Tuesday 24 January 2012

cat stretch

Posted by speedygeoff on Tuesday, January 24, 2012 with
Training at Parliament House last night: Major construction was happening in preparation for the Australia Day concert, but there was room on the grassy area down towards old Parliament House for us to run continuous relays, for a change, it being cool enough for a harder session. Eighteen participants meant we had six teams of three: for twelve minutes of shorter sprints we formed three fast balanced teams and three other (I won't use the "s" word!) balanced teams. And for fifteen minutes of longer sprints we reformed into six balanced teams. In a rectangle on the grass; Short intervals: alternately diagonal or up, recovery across.

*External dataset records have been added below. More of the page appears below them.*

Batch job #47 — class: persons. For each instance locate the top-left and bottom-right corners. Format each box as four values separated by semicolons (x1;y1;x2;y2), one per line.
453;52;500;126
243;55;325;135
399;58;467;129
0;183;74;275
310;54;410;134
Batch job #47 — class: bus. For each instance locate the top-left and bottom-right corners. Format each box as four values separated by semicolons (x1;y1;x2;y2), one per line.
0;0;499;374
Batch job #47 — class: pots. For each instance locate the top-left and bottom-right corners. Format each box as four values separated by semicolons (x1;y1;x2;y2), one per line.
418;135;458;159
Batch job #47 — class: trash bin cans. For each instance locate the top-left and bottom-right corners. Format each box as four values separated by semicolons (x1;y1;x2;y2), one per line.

Long intervals: diagonal and up, recovery down and up.  Taking part were Andrew, Andy, Caroline, Cathy, Colin, Craig, Ewen, me, Havilah (new), Laura (new), Lauren, Lincoln, Mick, Neil, Ruth, Warrick, Yelena & Zainab. Ewen & I ran 8k early as well. And I had run 6k in the morning, trying to get extra distance in before going away later in the week.


Song of the week: Charlie Brown, by Coldplay.

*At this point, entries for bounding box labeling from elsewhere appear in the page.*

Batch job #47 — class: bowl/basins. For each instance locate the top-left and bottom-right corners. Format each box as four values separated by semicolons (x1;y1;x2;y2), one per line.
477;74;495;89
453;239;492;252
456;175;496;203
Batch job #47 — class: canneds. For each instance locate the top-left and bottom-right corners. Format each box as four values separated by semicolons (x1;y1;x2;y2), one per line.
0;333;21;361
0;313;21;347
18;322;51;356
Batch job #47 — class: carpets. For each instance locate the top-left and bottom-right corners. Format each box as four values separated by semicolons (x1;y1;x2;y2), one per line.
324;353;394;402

A rare bit of political commentary: With the US a long way from here, but the media covering political events there as if it were the main topic of conversation in Australia, which it isn’t, I am rather tired of hearing US politicians talk incessantly about “democracy” as if it’s the universal panacea for all the world’s ills. I am rather more impressed by the ideas expressed in the following quote, seen recently on a friend’s blog.Democracy in the eighteenth century was not yet the article of faith that it would become in the decades following the American Revolution. It was still a technical term of political science, meaning simply rule by the people. In traditional political thinking going back to the ancient Greeks, rule by the people alone was never highly regarded, for it could easily slip into anarchy and a takeover by a tyrant. The best constitution was one that was mixed or balanced, where the people's rule was offset by the rule of the aristocracy and monarchy. Eighteenth-century intellectuals admired the English constitution so much because it seemed to have nicely mixed and balanced the three simple forms of government, monarchy, aristocracy, and democracy, in the Crown, House of Lords, and House of Commons." - The Americanization of Benjamin Franklin, Gordon S. Wood.